The 1923 Constitution was abrogated when its February 1938 successor came into force. It was then partly revived after the coup of August 23, 1944, and definitively abrogated when Romania became a republic on December 30, 1947. During this latter period, in July 1946, the Senate was abolished—the only significant modification to the document.

== Content ==

The constitution had eight titles and 138 articles, of which 76 came in their entirety from its predecessor. It enshrined the principles of popular sovereignty (exercised through representatives), separation of powers in the state, rule of law and decentralisation. Rights and freedoms for all citizens were recognised, regardless of ethnicity, language, religion or social class; the right to own property was guaranteed and, for the first time, the nationalisation of mineral deposits was provided for. The Kingdom of Romania was defined as a "unitary and indivisible national state", with an inalienable territory. The state guaranteed freedom of expression and assembly, of conscience and of religion, and declared that "as the Romanian Orthodox Church is the religion of the great majority of Romanians it is the dominant church in the Romanian State, while the Greek-Catholic Church has primacy before other faiths."

=== Organisation of the state ===
Regarding state organisation, legislative power was entrusted to Parliament (Senate and Assembly of Deputies) and the King; executive power to the King, who delegated it to the Council of Ministers; and judicial power to the central and local judicial organs. The right to vote was expanded beyond the 1866 regulations: it was universal for all males, equal, direct, compulsory and secret, based on majority representation. The Assembly of Deputies was elected through universal suffrage, while the Senate comprised members elected by different electoral bodies (the Chambers of Commerce, Industry, Agriculture and Labour, and professors, all divided into separate colleges), and members by right: the heir to the throne; Metropolitan bishops; diocesan bishops of the Orthodox and Greek-Catholic churches; heads of state-recognised religious bodies; the president of the Romanian Academy; former presidents of the Council of Ministers; former ministers with at least six years’ seniority; former presidents of either legislative chamber who held this function for at least eight ordinary sessions; former senators and deputies elected to at least ten legislatures, irrespective of their duration; former presidents of the High Court of Cassation and Justice; reserve and retired generals; former presidents of the National Assemblies at Chişinău, Cernăuţi and Alba Iulia, which proclaimed their respective provinces’ union with Romania in 1918.

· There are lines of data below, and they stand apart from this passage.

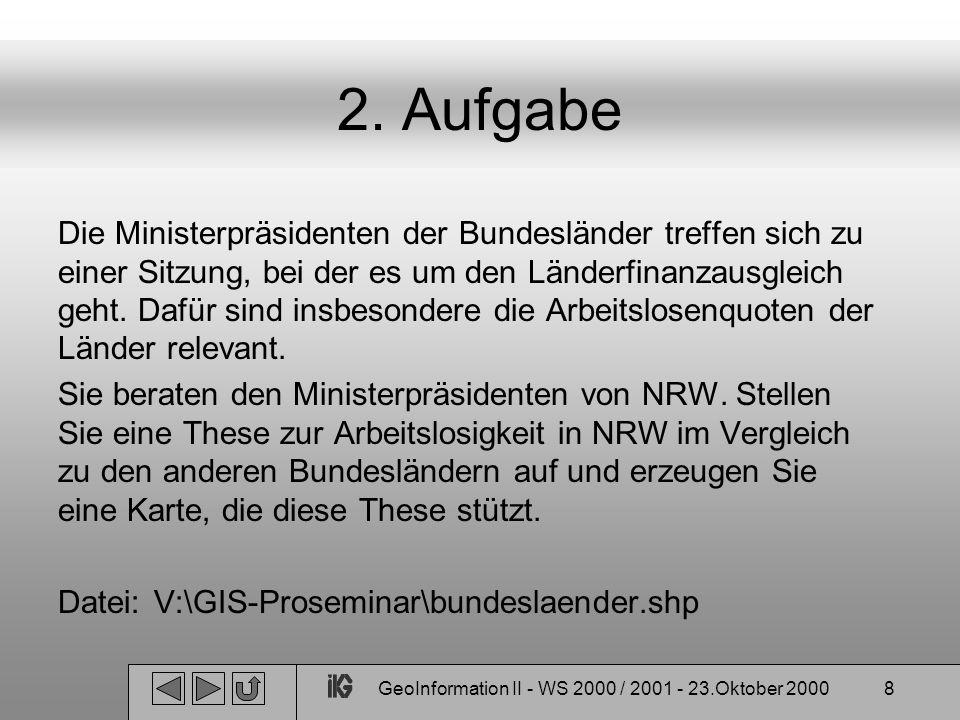 GeoInformation II - WS 2000 / 2001 - 23.Oktober 20008 2. Aufgabe Die Ministerpräsidenten der Bundesländer treffen sich zu einer Sitzung, bei der es um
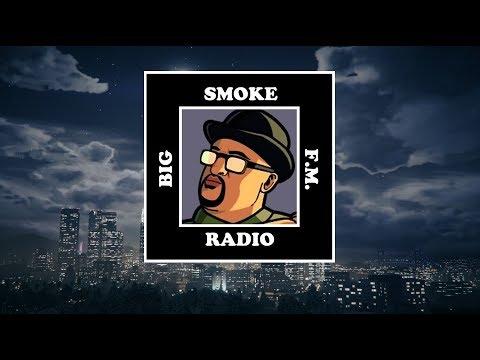 Big Smoke FM [FAKE RADIO] - Grand Theft Auto San Andreas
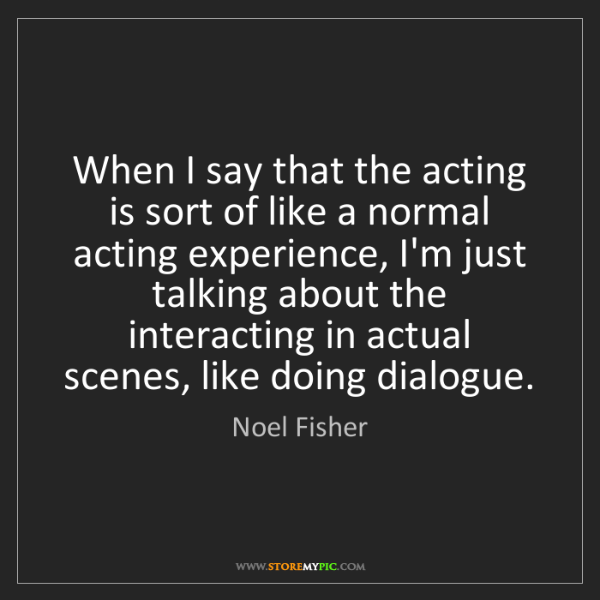Noel Fisher: When I say that the acting is sort of like a normal acting...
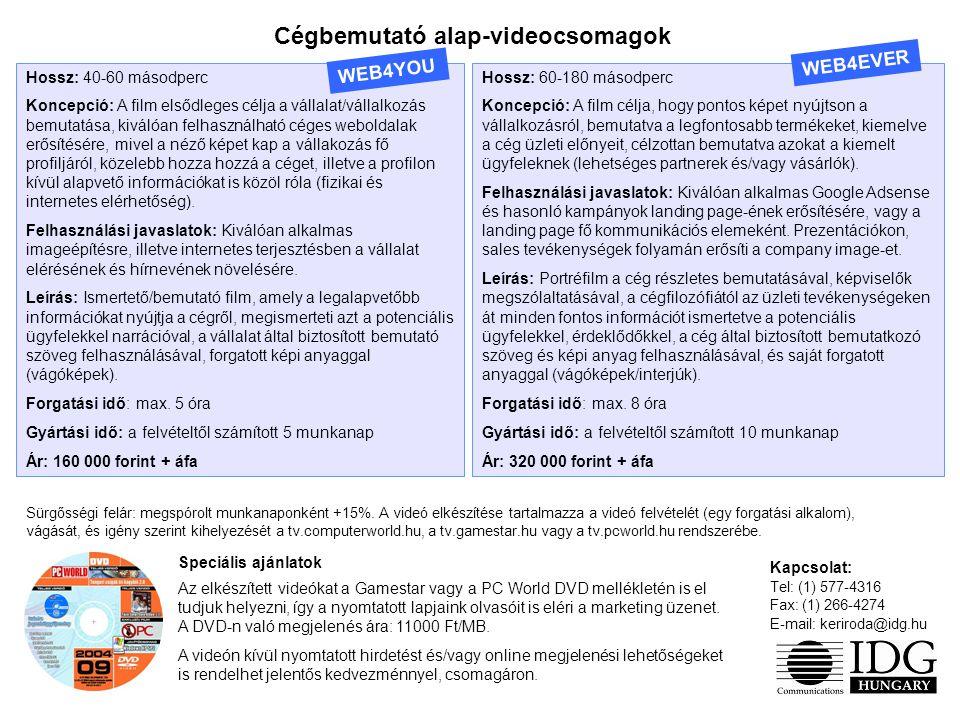 Kapcsolat: Tel: (1) 577-4316 Fax: (1) 266-4274 E-mail: keriroda@idg.hu Cégbemutató alap-videocsomagok Hossz: 40-60 másodperc Koncepció: A film elsődleges célja a vállalat/vállalkozás bemutatása, kiválóan felhasználható céges weboldalak erősítésére, mivel a néző képet kap a vállakozás fő profiljáról, közelebb hozza hozzá a céget, illetve a profilon kívül alapvető információkat is közöl róla (fizikai és internetes elérhetőség).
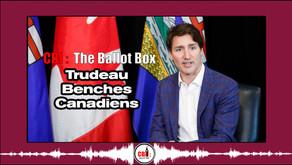 The Ballot Box E7. Trudeau Benches Canadiens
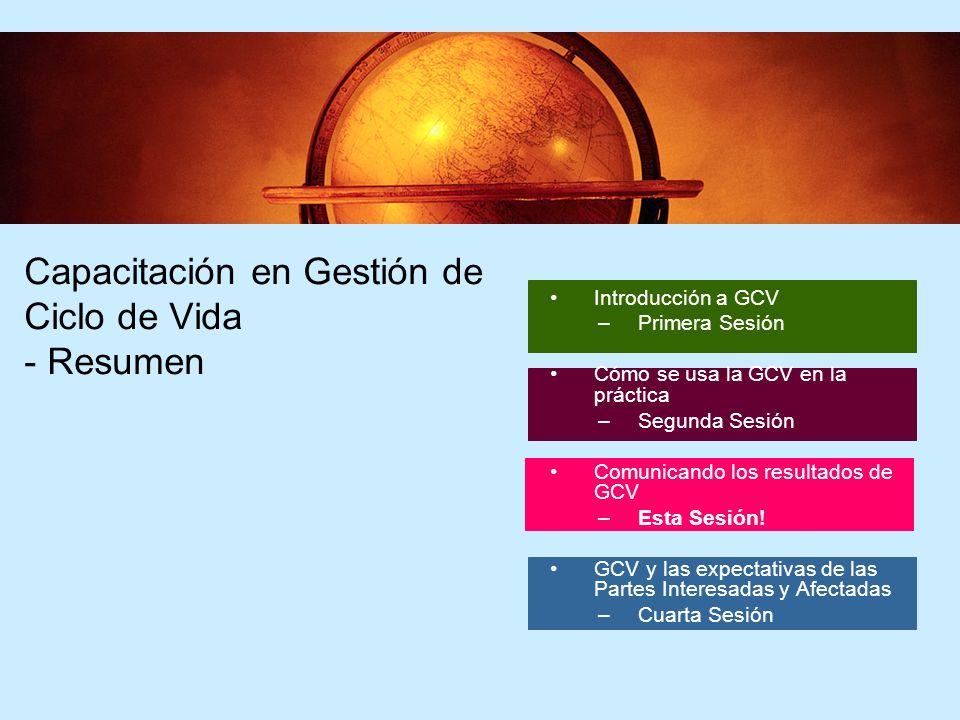 2 2 Capacitación en Gestión de Ciclo de Vida - Resumen Introducción a GCV –Primera Sesión Cómo se usa la GCV en la práctica –Segunda Sesión Comunicando los resultados de GCV –Esta Sesión.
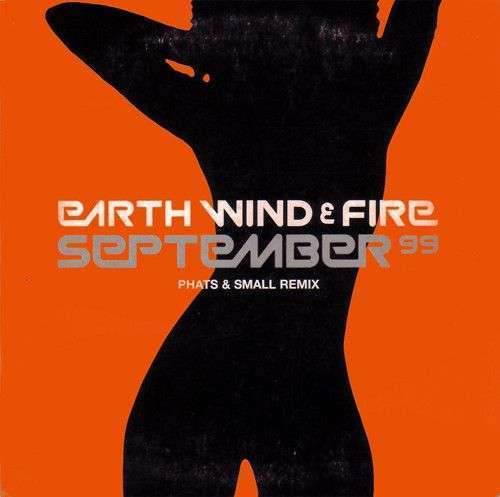 Coverafbeelding September 99 - Phats & Small Remix - Earth Wind & Fire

A special section discussing the King provides that the throne should remain with the House of Hohenzollern, "from male to male in order of primogeniture and with the perpetual exclusion of women and their descendants". The King's person was declared inviolable. As with the 1866 document, while the king was vested with executive power, he was not personally responsible for exercising it. Rather, responsibility rested with the ministers; all acts of the sovereign had to be countersigned by a minister, who then assumed political responsibility for it.